Dal 1995, l’Associazione dei familiari delle vittime della Uno Bianca ha mantenuto viva l’attenzione pubblica sulle efferate azioni criminali compiute dai fratelli Savi e dai loro soci tra il 1987 e il 1994. Una vicenda che ha avuto una conclusione giudiziaria con la condanna definitiva degli imputati ma che lascia ancora il dubbio, tra chi ha perso i suoi cari, sulle ragioni che spinsero a tanta violenza
di Rosanna Zecchi, presidente dell’Associazione dei familiari delle vittime della Uno Bianca
L’Associazione dei familiari delle vittime della Uno Bianca riunisce i familiari delle vittime della cosiddetta “Banda della Uno Bianca”. Fu costituita il 23 marzo 1995, dopo l’arresto dei fratelli Savi e dei loro complici.

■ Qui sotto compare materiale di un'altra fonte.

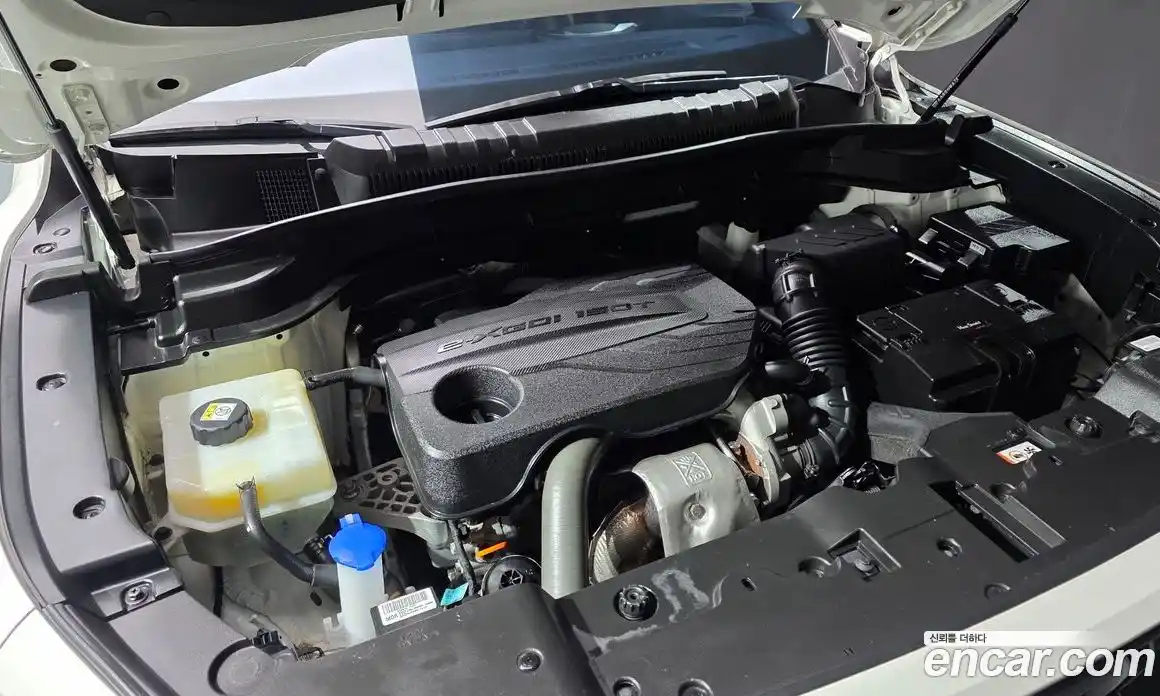 SsangYong Torres 2023 1.5 Автомат в Москве № 34715, фото 19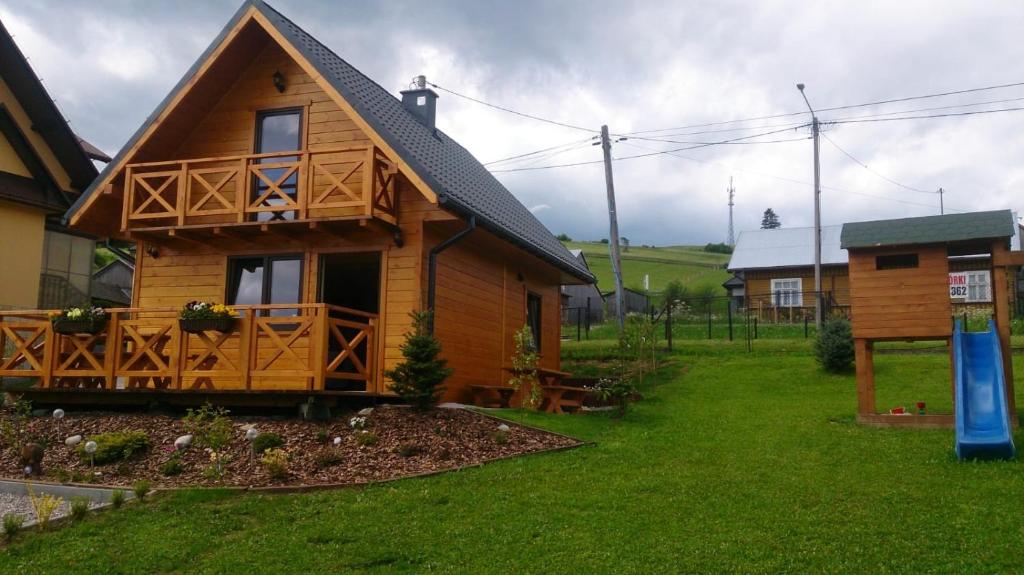 Zamajerz Nad Zalewem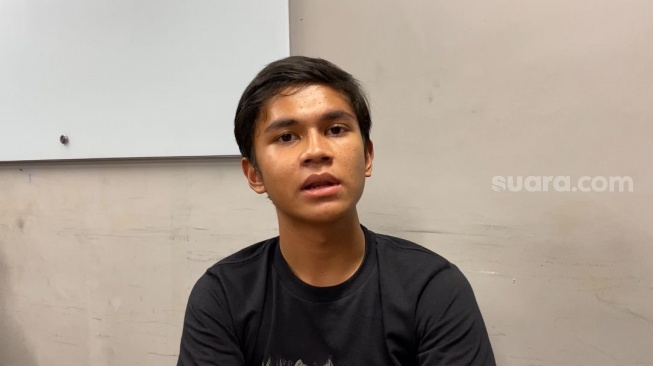 Aktor Muzakki Ramdhan Dianiaya di Toilet Mal, Wajah Didorong ke Tembok hingga Bibir Berdarah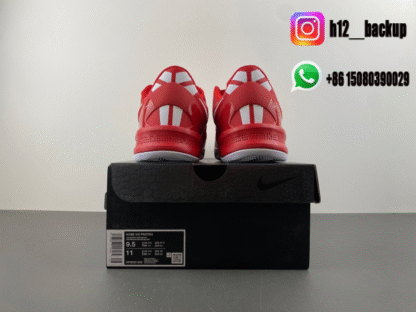 Nike Kobe 8 Protro 'University Red' HF9550-600 - Image 8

Tra il 1987 e il 1994, la banda seminò il terrore tra Emilia-Romagna e Marche, rendendosi responsabile di un centinaio di azioni delittuose che causarono la morte di ventiquattro persone e il ferimento di altre centodue. A destare ancora più sdegno fu la notizia che, ad eccezione di Fabio Savi, tutti gli affiliati della banda erano membri della Polizia di Stato.
Trattandosi nella maggioranza dei casi di rapine, gli inquirenti individuarono subito un movente di natura economica. Un movente confermato anche in sede processuale, che ci ha tuttavia sempre lasciati perplessi, vista l’evidente sproporzione tra la ricchezza accumulata e la violenza inaudita utilizzata per raggiungerla.
L’Associazione nacque dunque non soltanto con lo scopo di avere giustizia per le vittime ma anche per cercare la verità e tramandare la memoria di una vicenda assolutamente anomala. Oltre a seguire i vari processi susseguitisi negli anni, ha creato un archivio (oggi digitalizzato grazie al sostegno della Regione) dell’intero iter processuale, delle relazioni Gualtieri, Serra e Di Pietro presso la Commissione Stragi del Parlamento e delle inchieste giornalistiche e pubblicazioni prodotte sulla vicenda. Ogni 13 ottobre, data comune del ricordo di tutte le vittime della banda, è sempre un momento di riflessione e condivisione con la città di Bologna. Soprattutto con i suoi cittadini più giovani.
Per tutto questo abbiamo deciso di aderire a Il Futuro della Memoria: raccontare ai cittadini la nostra storia e le nostre sofferenze, con la speranza che possano capire e aiutarci a coltivare il ricordo di questi crimini efferati di cui ancora oggi, nonostante le sentenze, non riusciamo a comprendere il perché. Un perché che può emergere anche dal dialogo e dal confronto. Questa è la nostra profonda convinzione.